Please give again, word for word, each line that falls between the line with "category: zebra" and the end of the data, inclusive.

Top of Material for this exercise

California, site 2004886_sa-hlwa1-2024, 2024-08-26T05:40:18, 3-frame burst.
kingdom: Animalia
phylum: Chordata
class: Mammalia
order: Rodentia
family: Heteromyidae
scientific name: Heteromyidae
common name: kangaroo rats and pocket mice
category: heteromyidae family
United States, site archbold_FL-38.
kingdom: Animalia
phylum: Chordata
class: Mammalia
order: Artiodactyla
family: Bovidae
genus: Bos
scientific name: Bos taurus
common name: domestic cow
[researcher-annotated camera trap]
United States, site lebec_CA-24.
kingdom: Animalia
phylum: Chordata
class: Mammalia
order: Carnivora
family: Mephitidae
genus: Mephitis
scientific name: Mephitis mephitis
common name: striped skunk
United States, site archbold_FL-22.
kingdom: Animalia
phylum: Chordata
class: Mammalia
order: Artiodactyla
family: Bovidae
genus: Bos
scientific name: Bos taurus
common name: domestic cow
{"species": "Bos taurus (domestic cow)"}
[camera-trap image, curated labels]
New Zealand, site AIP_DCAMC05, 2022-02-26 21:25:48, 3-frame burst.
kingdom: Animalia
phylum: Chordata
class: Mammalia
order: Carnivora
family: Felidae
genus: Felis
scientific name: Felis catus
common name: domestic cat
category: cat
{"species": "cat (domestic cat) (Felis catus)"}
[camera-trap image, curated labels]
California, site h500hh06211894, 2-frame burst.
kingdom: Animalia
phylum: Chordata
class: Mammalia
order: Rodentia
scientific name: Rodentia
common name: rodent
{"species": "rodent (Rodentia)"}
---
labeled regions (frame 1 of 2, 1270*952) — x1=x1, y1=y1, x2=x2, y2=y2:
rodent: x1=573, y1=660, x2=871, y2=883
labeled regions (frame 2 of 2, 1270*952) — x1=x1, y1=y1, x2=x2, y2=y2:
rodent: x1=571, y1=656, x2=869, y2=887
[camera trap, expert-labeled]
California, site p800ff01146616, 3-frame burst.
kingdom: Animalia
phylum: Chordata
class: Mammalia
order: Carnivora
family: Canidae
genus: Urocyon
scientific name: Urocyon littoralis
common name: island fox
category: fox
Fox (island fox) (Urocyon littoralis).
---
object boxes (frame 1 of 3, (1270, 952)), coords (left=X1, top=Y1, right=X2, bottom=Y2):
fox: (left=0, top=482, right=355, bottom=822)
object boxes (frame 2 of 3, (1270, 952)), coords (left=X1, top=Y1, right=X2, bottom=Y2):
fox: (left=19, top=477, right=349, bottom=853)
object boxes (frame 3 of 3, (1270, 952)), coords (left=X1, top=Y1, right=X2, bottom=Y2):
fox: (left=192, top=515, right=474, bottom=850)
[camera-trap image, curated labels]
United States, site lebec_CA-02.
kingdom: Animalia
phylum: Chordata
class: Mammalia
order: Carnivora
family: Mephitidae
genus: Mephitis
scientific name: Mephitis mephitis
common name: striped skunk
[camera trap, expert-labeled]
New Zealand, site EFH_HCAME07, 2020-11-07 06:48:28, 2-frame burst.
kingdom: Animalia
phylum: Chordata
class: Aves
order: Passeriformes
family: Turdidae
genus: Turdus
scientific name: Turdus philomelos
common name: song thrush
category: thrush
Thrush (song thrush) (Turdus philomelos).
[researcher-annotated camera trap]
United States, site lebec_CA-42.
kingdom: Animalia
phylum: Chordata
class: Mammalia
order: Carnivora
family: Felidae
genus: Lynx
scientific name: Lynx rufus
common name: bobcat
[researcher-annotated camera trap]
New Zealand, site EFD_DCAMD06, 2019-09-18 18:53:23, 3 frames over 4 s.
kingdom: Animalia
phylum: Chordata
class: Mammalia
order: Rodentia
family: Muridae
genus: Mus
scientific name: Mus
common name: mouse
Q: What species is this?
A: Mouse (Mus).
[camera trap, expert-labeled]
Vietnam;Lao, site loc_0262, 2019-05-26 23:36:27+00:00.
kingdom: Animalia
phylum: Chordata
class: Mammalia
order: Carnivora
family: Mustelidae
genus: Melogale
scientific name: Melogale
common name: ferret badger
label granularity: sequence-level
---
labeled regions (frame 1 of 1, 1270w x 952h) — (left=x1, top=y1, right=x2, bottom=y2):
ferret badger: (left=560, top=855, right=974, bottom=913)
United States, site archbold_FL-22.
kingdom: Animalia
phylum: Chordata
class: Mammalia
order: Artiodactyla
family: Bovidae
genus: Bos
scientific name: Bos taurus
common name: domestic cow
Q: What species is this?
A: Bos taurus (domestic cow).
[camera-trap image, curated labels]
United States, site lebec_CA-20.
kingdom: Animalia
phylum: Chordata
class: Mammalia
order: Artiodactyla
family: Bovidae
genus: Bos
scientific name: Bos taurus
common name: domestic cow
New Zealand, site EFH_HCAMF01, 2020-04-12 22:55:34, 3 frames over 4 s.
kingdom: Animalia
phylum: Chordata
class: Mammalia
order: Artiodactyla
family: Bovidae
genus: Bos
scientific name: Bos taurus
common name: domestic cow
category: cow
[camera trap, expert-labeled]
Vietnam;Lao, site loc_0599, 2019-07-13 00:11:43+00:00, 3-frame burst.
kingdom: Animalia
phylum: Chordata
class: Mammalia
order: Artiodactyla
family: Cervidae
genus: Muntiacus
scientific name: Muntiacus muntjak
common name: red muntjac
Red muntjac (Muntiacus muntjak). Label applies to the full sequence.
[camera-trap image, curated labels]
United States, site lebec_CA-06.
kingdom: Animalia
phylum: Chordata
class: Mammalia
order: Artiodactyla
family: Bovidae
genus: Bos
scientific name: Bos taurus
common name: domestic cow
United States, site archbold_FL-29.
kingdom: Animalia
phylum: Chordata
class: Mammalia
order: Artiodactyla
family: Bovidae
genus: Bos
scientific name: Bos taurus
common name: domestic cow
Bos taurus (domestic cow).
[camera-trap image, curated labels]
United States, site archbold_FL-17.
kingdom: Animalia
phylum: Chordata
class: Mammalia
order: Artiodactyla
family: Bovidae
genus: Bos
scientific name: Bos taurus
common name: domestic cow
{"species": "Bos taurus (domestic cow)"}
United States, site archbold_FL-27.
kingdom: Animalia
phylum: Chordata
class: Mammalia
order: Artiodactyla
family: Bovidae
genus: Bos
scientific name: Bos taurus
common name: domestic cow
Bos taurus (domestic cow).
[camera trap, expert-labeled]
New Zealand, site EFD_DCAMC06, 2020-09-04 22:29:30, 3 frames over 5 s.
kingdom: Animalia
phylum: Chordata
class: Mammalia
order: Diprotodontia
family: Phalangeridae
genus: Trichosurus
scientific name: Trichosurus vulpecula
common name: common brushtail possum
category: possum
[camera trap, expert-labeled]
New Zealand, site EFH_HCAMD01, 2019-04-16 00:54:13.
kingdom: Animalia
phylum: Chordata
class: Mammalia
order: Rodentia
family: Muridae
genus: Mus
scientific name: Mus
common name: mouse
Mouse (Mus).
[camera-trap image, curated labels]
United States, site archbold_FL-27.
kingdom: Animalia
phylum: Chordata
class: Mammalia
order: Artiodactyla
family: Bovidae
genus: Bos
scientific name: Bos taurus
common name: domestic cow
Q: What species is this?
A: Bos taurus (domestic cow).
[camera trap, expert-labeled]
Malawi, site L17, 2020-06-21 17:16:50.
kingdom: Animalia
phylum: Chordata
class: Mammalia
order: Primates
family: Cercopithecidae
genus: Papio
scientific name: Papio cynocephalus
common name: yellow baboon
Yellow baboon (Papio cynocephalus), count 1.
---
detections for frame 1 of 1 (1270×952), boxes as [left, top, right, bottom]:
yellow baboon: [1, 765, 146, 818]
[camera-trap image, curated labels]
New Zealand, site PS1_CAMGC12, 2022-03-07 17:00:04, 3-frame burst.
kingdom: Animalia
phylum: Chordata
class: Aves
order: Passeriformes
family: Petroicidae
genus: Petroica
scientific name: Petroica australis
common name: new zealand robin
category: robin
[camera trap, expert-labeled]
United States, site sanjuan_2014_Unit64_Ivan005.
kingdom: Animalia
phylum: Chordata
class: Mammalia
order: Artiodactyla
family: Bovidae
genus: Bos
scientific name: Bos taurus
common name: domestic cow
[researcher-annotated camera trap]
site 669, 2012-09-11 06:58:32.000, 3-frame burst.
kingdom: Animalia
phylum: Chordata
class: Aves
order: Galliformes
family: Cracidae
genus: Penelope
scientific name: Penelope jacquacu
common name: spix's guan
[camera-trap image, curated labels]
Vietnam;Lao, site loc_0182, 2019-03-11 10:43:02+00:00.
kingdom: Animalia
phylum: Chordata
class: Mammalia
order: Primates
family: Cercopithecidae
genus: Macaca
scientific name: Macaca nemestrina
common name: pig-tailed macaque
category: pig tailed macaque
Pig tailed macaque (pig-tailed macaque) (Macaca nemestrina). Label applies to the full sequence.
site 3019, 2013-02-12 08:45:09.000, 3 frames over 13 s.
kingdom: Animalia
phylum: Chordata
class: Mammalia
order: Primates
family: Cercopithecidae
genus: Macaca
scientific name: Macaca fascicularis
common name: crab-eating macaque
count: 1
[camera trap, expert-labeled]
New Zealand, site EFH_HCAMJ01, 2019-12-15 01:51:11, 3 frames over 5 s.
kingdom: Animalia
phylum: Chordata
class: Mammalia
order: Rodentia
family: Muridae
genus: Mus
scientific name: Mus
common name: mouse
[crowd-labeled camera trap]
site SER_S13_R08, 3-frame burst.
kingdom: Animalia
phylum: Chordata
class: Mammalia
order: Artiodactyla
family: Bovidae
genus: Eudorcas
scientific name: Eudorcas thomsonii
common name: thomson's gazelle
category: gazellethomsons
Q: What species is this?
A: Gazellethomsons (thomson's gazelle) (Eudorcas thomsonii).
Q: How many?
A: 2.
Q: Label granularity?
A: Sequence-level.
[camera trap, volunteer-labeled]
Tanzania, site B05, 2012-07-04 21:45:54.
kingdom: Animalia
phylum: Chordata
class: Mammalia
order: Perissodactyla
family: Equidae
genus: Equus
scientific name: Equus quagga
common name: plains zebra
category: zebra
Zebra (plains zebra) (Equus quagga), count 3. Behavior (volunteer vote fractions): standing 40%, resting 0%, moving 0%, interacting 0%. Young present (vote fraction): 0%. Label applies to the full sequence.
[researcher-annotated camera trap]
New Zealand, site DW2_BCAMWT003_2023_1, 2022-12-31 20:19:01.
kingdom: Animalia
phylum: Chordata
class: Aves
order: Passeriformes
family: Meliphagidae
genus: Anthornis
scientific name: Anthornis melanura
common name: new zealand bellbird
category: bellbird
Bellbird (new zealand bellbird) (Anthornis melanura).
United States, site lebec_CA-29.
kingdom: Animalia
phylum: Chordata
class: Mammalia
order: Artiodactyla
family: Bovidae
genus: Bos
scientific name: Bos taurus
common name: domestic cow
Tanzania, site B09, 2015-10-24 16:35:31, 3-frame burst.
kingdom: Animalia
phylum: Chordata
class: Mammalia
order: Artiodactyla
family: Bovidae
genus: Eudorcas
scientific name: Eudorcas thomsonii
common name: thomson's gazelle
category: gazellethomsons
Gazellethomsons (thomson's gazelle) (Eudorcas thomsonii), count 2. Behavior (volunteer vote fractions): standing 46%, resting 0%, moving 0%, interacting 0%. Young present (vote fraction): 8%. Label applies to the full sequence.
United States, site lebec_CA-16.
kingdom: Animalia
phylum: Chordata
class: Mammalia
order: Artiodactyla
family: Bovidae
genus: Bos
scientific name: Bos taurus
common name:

Bottom of Material for this exercise

Exercise output:
category: zebra
Zebra (plains zebra) (Equus quagga), count 3. Behavior (volunteer vote fractions): standing 40%, resting 0%, moving 0%, interacting 0%. Young present (vote fraction): 0%. Label applies to the full sequence.
[researcher-annotated camera trap]
New Zealand, site DW2_BCAMWT003_2023_1, 2022-12-31 20:19:01.
kingdom: Animalia
phylum: Chordata
class: Aves
order: Passeriformes
family: Meliphagidae
genus: Anthornis
scientific name: Anthornis melanura
common name: new zealand bellbird
category: bellbird
Bellbird (new zealand bellbird) (Anthornis melanura).
United States, site lebec_CA-29.
kingdom: Animalia
phylum: Chordata
class: Mammalia
order: Artiodactyla
family: Bovidae
genus: Bos
scientific name: Bos taurus
common name: domestic cow
Tanzania, site B09, 2015-10-24 16:35:31, 3-frame burst.
kingdom: Animalia
phylum: Chordata
class: Mammalia
order: Artiodactyla
family: Bovidae
genus: Eudorcas
scientific name: Eudorcas thomsonii
common name: thomson's gazelle
category: gazellethomsons
Gazellethomsons (thomson's gazelle) (Eudorcas thomsonii), count 2. Behavior (volunteer vote fractions): standing 46%, resting 0%, moving 0%, interacting 0%. Young present (vote fraction): 8%. Label applies to the full sequence.
United States, site lebec_CA-16.
kingdom: Animalia
phylum: Chordata
class: Mammalia
order: Artiodactyla
family: Bovidae
genus: Bos
scientific name: Bos taurus
common name:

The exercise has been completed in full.